- **DOCUMENT PASSAGE**:
• • • • •
Skip to main content

DataLad extension for code execution in get commands

Project description

DataLad extension for code execution in get commands

check codecov docs

CAUTION: Work-in-Progress!

This DataLad extension provides facilities to register arbitrary commands for files in git-annex, which are then executed if datalad get is called on those files (and they are not yet present).

How do I use this?

This extension provides a new high-level datalad command called getexec which can be used to register commands on files.

In the following we will assume that we have the extension installed and are inside a DataLad dataset.

As a simple example, we can register a command that writes "Hello World!" into a text file called "test.txt":

datalad getexec --path test.txt -- 'bash' '-c' 'printf "Hello World!" > "$1"' 'test-cmd'

As a result of this, we now have the file "test.txt" with it's expected content. Since we told git-annex that we can recreate this file with the specified bash call, we can now safely drop the file and then automatically get it recreated:

datalad drop test.txt
datalad get test.txt

Since our registered program might depend on some other annex'ed files we can specify those dependencies as well:

datalad getexec --path depends-on-test.txt -i test.txt -- 'bash' '-c' '(cat test.txt; printf "\nMore Text.") > "$1"' 'test-cmd'

This way, if datalad get is called on "depends-on-test.txt" git-annex will make sure, that "test.txt" is present before executing the registered command. Therefore, the following will work:

datalad drop test.txt
datalad drop depends-on-test.txt
datalad get depends-on-test.txt

There are some limitations to what commands can be registered. First of all, there is no shell interpretation happening; the command is essentially passed verbatim to python's subprocess.run. This is why the examples above look a bit more complex with the call to bash. In the above examples, each quoted part after -- becomes one element in the list passed to subprocess.run. In practice, it would be a good idea to externalize the command into e.g. a shell script and have a single argument in the getexec call.

Second, the command is expected to always produce a single output file, the location of which is passed as the first (and only) argument to the command. This is the $1 in the bash calls above.

Lastly, since the command is executed in the context of a get, the resulting file is always expected to remain the same. This means that two consecutive calls to the command need to produce files with identical checksums, otherwise git-annex will complain. Essentially, the command is expected to behave somewhat like a pure function. If this does not fit your use-case you are probably looking for DataLad's builtin run and rerun.
• • • • •
Spatial relationship listing:
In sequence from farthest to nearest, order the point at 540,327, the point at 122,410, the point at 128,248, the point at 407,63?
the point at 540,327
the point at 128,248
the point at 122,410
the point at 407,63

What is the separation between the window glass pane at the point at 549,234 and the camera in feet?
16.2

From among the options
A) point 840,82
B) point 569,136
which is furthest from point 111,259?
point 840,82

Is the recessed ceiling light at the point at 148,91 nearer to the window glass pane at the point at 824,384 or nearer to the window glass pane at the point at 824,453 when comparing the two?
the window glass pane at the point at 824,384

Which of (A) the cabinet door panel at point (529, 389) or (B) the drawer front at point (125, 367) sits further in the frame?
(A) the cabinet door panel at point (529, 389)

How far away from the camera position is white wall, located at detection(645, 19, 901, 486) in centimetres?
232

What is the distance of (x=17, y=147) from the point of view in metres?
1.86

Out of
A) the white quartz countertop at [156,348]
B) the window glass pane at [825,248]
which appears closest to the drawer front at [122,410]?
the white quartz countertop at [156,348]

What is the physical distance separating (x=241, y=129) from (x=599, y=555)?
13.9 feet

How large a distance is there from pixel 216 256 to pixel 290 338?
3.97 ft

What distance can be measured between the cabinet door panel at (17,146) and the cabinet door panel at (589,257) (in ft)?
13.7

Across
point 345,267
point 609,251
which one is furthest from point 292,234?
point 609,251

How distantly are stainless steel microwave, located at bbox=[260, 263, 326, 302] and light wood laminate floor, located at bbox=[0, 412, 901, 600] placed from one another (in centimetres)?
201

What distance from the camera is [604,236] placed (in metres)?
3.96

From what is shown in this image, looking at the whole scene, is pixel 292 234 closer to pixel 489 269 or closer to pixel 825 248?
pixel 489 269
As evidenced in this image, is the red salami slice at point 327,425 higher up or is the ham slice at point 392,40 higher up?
• • • • •
- **SHORT TASK**: Reproduce word for word everything in the DataLad extension description from "This DataLad extension" down to "a DataLad dataset.".

- **ANSWER TO THE TASK**:
This DataLad extension provides facilities to register arbitrary commands for files in git-annex, which are then executed if datalad get is called on those files (and they are not yet present).

How do I use this?

This extension provides a new high-level datalad command called getexec which can be used to register commands on files.

In the following we will assume that we have the extension installed and are inside a DataLad dataset.